* Source *
·····

"The Singer Sang His Song" is a song written by Barry, Robin and Maurice Gibb and recorded by the English rock group Bee Gees, released in early 1968 as a single along with Jumbo. In some countries the song was the B-side of Jumbo but in others they were promoted as a double A-side.

Recording and mixing

This track was only issued as a single and not included on a studio album at the time, so by standard practice at the time, it was not mixed to stereo. The song was recorded on 8 January 1968, the same day the song "Down to Earth" was recorded, which was included on their third international album Idea and "Chocolate Symphony", now included on the expanded version of Idea released in 2007.

The song was unavailable until 1990 when it was mixed in stereo for the first time and extended to 3:19 for inclusion on the Tales from the Brothers Gibb boxset. A remastered version featured on the deluxe edition of Idea released in 2006. Its promotional video was filmed in black and white, which featured a man and woman running in a park interspersed with The Bee Gees performing on stage. It reached #25 in the UK.

·····

* Required task a *
Using the text about the song "The Singer Sang His Song," answer each question:
(i) Which song was it released with as a single?
(ii) On what date was it recorded?
(iii) What position did it reach in the UK?
The song text and the entries that come after it are separate material.

·····

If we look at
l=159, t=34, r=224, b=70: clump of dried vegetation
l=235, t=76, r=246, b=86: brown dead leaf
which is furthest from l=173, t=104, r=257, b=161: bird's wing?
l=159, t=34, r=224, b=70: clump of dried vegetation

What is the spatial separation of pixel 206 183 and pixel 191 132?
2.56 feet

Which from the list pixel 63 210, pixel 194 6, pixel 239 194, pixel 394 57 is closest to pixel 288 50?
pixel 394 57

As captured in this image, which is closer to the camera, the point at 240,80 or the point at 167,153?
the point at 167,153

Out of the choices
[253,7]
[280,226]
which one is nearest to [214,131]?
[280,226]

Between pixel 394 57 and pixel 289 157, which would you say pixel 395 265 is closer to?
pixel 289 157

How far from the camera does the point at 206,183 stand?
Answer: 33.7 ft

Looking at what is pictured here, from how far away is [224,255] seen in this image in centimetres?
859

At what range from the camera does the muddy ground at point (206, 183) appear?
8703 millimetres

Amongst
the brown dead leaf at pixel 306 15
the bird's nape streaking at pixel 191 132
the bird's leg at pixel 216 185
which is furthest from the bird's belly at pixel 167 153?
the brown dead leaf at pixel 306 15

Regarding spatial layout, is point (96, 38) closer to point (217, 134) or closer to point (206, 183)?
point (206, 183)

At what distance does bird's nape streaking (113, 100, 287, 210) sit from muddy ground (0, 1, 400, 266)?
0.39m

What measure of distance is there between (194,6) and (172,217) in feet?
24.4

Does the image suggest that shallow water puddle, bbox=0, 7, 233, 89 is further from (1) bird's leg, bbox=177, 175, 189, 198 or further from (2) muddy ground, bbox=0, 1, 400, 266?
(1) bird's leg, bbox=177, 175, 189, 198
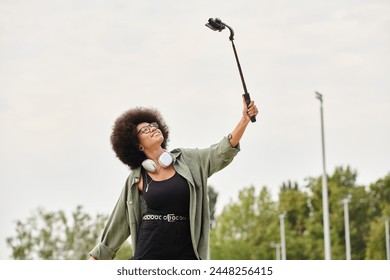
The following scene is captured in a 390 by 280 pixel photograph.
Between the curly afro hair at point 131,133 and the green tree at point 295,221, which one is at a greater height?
the green tree at point 295,221

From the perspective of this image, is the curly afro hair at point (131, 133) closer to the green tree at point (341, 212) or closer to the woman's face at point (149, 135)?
the woman's face at point (149, 135)

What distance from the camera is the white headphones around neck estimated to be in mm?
7785

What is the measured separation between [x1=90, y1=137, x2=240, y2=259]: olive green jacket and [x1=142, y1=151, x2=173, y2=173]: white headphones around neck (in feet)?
0.23

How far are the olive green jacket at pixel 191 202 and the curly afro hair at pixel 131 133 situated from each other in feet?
0.41

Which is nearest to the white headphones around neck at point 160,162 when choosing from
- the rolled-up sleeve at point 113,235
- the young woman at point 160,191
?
the young woman at point 160,191

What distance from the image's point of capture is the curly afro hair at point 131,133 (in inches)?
318

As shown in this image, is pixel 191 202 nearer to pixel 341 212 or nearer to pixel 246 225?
pixel 341 212

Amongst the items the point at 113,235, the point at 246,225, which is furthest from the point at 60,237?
the point at 113,235

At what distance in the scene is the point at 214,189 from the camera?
73562 mm

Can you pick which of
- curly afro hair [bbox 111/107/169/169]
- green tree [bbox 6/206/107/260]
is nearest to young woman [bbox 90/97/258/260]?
curly afro hair [bbox 111/107/169/169]

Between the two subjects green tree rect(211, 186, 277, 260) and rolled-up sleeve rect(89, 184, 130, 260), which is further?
green tree rect(211, 186, 277, 260)

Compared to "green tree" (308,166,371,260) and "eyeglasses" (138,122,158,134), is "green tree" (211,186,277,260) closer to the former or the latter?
"green tree" (308,166,371,260)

·····

* Required task b *
Please recast part of the entries as a JSON list of strings, one string per line and no blank lines. Begin at the line that contains "Can you pick which of" and stop after the last line of the entries.

* Complete answer a *
(i) Jumbo
(ii) 8 January 1968
(iii) #25

* Complete answer b *
[
  "Can you pick which of",
  "- curly afro hair [bbox 111/107/169/169]",
  "- green tree [bbox 6/206/107/260]",
  "is nearest to young woman [bbox 90/97/258/260]?",
  "curly afro hair [bbox 111/107/169/169]",
  "Between the two subjects green tree rect(211, 186, 277, 260) and rolled-up sleeve rect(89, 184, 130, 260), which is further?",
  "green tree rect(211, 186, 277, 260)",
  "Compared to \"green tree\" (308,166,371,260) and \"eyeglasses\" (138,122,158,134), is \"green tree\" (211,186,277,260) closer to the former or the latter?",
  "\"green tree\" (308,166,371,260)"
]